Not this one, Rauthain thought, again and again. Not the one for whom he had held such hope! Now he was gone to his doom, and had not to have lived to see better days.

"I have became a caretaker of the dead of late, and death surrounds me," he said with a grim smile to Avanill. "But the wind shall not pass over these bones laid bare. Nor shall the sun see them. I hope that you might excuse me that I might cover them, before we cross the ford. For by the sound of it, I may not be able to accomplish it afterward."

And Avanill climbed upon a grey standing stone and sat watching as Rauthain covered the body, once more building a cairn marking the passage of Naiore through these lands. Choosing the larger stones by the river's edge, the ranger gazed across to the steep and slippery bank at the other side of it, and the dark shapes moving there. An arrow soon landed at his feet. Staring at the black-feathered shaft, he saw a small wooden shuttle bobbing in a pool of still water beside it and picking up the simple tool he wondered at it, quickly slipping the sodden thing with its trail of green in his pocket, before setting off to complete his sad task.
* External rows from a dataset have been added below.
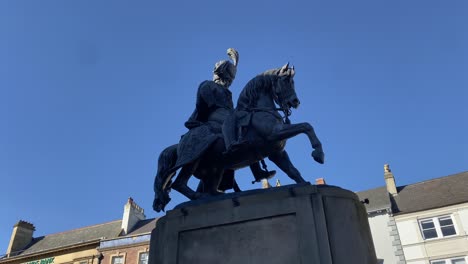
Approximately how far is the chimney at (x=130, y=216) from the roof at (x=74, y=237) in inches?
31.6

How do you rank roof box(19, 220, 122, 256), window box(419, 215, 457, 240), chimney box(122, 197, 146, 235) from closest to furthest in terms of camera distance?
window box(419, 215, 457, 240), chimney box(122, 197, 146, 235), roof box(19, 220, 122, 256)

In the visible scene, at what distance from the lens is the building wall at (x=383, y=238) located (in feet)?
85.0

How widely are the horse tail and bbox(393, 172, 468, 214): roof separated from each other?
2448 cm

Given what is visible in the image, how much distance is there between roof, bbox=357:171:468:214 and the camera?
86.2 ft

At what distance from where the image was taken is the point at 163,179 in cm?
657

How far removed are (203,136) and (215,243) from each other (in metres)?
1.93

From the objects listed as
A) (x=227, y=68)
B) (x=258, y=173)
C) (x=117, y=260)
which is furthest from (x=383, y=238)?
(x=227, y=68)

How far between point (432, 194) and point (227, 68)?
26301 mm

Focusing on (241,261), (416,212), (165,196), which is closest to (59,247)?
(416,212)

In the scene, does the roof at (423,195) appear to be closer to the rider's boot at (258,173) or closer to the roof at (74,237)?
the roof at (74,237)

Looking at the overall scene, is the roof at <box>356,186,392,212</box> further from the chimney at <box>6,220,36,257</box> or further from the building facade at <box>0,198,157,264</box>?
the chimney at <box>6,220,36,257</box>

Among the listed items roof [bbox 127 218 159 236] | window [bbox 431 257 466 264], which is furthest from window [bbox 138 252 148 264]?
window [bbox 431 257 466 264]

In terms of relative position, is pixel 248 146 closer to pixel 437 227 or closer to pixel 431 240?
pixel 431 240

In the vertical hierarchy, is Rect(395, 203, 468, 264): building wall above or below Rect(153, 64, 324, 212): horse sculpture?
above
After the body was fully covered, Rauthain signaled to Avanill that he was ready to continue, and the younger man slipped easily off the boulder he had been sitting on. Together they walked to the verge of the water, and viewed the orcs on the other side.

Crossing over to Juta, Rauthain removed the orcish sword from his saddle, choosing to brandish it rather than his own blade, and swinging into the saddle before readying his bow, he addressed Avanill. “I think sir, that today you might have the honor of spilling the Ravennor’s blood, if you are still willing. But go on ahead of me so that I might defend your path with my bow. And do not let fear grow in your heart, for if any other shall approach you, I will ride them down, until such time that I am also too heavily embattled. Go now.” He finished, raising the bow.


Rauthain watched expectantly, to see which way Avanill would turn. If he were to refuse Rauthain could easily drive him forward into the river, but if he were to head for the far bank perhaps with some luck he might draw Naiore out from her hiding place with the ranger’s bait, and her wrath lead to her undoing. It was a slim and hopeless chance, but Rauthain’s own life he now counted for little and she would have little time to ensnare them with her guile, having no doubt resorted to more traditional weapons in the fray. It was as good an opportunity as any, Rauthain thought as he started toward Avanill and the river.